Всем телом воспринимать те чувства, что направлены на тебя, всем телом их слушать. Наверное, это так приятно!

– Представляешь – как бы далеко вы ни находились друг от друга, можно ощущать то, что чувствует к тебе твой сородич. Правда, есть и те, кто лишен этого счастья.

Мальчик вдруг резко встал. Он недовольно нахмурился и скривил губы. Я даже не успела спросить, в чем дело, как его след простыл.

– Я же еще не успела ничего рассказать!

Когда он проявил интерес к голосам китов, я решила рассказать ему все, потому что мне показалось, что он поймет, почему слушаю голоса китов.

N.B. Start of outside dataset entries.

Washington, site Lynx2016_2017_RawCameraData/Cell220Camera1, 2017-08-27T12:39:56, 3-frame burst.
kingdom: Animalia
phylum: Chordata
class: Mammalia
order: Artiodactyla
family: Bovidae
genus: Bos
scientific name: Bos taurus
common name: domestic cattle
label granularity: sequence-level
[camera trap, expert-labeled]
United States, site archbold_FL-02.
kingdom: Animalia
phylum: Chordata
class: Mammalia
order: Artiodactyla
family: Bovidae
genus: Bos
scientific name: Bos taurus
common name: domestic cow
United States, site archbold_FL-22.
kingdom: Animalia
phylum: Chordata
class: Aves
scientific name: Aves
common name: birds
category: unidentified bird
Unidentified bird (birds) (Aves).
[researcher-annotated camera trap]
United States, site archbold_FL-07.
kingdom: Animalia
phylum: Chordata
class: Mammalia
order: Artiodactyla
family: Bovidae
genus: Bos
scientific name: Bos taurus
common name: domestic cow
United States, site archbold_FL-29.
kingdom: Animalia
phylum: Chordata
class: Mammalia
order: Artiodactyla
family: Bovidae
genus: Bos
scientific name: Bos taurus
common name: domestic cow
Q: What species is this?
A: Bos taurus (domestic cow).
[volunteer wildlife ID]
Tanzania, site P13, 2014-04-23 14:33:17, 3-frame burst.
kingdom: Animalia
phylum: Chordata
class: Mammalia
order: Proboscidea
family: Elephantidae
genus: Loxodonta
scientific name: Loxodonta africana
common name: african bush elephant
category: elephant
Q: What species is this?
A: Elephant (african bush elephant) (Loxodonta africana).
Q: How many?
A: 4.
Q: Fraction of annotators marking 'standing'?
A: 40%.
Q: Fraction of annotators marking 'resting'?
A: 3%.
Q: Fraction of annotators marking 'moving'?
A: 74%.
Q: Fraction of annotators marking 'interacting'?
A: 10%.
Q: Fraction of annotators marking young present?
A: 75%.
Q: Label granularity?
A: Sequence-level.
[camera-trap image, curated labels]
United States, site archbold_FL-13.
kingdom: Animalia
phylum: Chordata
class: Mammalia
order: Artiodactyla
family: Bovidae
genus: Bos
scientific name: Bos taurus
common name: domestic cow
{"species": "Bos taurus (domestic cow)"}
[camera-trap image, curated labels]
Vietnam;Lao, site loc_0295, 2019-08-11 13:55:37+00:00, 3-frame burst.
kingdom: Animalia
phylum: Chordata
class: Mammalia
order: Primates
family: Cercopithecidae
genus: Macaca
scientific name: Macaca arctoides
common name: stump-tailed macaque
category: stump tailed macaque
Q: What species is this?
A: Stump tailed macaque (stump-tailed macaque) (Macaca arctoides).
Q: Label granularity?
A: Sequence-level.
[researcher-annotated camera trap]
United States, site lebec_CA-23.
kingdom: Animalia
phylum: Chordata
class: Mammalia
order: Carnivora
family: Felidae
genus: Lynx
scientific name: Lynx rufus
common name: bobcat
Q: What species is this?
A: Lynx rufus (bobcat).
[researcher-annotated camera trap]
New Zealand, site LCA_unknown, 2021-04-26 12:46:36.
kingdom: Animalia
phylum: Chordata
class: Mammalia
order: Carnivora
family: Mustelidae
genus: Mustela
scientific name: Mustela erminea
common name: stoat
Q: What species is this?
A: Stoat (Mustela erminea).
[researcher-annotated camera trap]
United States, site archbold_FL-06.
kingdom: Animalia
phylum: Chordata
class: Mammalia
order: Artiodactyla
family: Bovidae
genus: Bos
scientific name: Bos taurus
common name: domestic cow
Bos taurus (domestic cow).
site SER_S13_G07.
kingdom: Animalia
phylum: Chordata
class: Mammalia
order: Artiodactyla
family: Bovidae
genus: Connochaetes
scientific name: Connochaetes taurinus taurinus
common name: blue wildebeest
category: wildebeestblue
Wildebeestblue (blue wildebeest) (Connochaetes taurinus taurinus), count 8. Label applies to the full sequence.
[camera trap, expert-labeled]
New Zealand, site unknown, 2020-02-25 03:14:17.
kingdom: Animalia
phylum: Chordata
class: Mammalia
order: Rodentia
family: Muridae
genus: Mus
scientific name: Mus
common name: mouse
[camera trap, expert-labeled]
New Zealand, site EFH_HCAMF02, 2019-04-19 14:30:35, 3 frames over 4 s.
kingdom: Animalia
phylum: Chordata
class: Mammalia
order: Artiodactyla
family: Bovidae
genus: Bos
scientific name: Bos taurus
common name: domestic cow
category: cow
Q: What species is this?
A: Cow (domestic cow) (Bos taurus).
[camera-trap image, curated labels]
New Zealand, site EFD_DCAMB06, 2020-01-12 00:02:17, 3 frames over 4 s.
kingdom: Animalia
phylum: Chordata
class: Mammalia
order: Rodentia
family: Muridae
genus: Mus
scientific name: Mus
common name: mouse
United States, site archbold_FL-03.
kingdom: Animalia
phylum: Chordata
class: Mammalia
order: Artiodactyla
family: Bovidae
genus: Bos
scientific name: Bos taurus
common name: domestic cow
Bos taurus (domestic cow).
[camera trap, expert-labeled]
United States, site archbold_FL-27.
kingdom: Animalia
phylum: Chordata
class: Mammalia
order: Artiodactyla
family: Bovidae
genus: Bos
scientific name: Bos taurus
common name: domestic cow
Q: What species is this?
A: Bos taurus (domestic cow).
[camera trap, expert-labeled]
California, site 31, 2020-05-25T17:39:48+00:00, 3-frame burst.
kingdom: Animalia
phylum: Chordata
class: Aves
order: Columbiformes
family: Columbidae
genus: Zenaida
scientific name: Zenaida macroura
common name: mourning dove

– Интересно, придет ли он еще? – тихо пробормотала я.

* * *

В интернет-магазине я купила велосипед. Меня беспокоило, что я мало двигаюсь, а еще хотелось бы расширить свою сферу передвижения. Теперь, если постараться, можно было добраться и до «Иона». Кто бы мог подумать, что именно в деревне осознаешь истинную ценность онлайн-магазинов? Все-таки невозможно прожить с одним «Кондо-мартом». В ожидании, когда на тамошних полках появится сицилийское вино или бельгийское пиво, пожалуй, и умереть успеешь.

Я отправилась покататься на только что доставленном велосипеде. Съехав с холма, заработала педалями, направляясь в сторону рыбного рынка, где раньше почти не бывала. Миновала группку зданий с опущенными ржавыми ставнями-жалюзи – видимо, раньше это были частные магазинчики. Один участок – кажется, детская площадка – зарос травой, доходившей мне до пояса, одиноко торчали шарообразная конструкция для лазания – «паутинка» с облезлой краской – и горка.

– И как ты, бабуля, здесь жила? – пробормотала я про себя.


Работая гейшей в Токио, бабушка, говорят, вела роскошную жизнь. По словам матери, у них была экономка, бабушка обучала молодежь и выбиралась то в Асакусу, то в театры – в общем, привыкла проводить время изысканно. Судя по рассказам, она перебралась сюда, когда мне было три года, так что ей тогда было около шестидесяти. Надо же – в солидном возрасте устроить себе такое приключение как переезд, да еще и в город, где ничего нет, да еще и в одиночку! Я вот до этого не жила богато – и то ощущаю неудобства.

«Жила напоказ, – фыркала мать. – Когда ее оставили богатые клиенты, сорившие деньгами, она уже не могла вести ту же роскошную жизнь. Но она любила пустить пыль в глаза и не хотела, чтобы над ней смеялись те, кто знал ее в годы расцвета, вот и удрала в деревню, где ее никто не знал. Глупо! Впрочем, куда бы она делась от одинокой старости – содержанка!»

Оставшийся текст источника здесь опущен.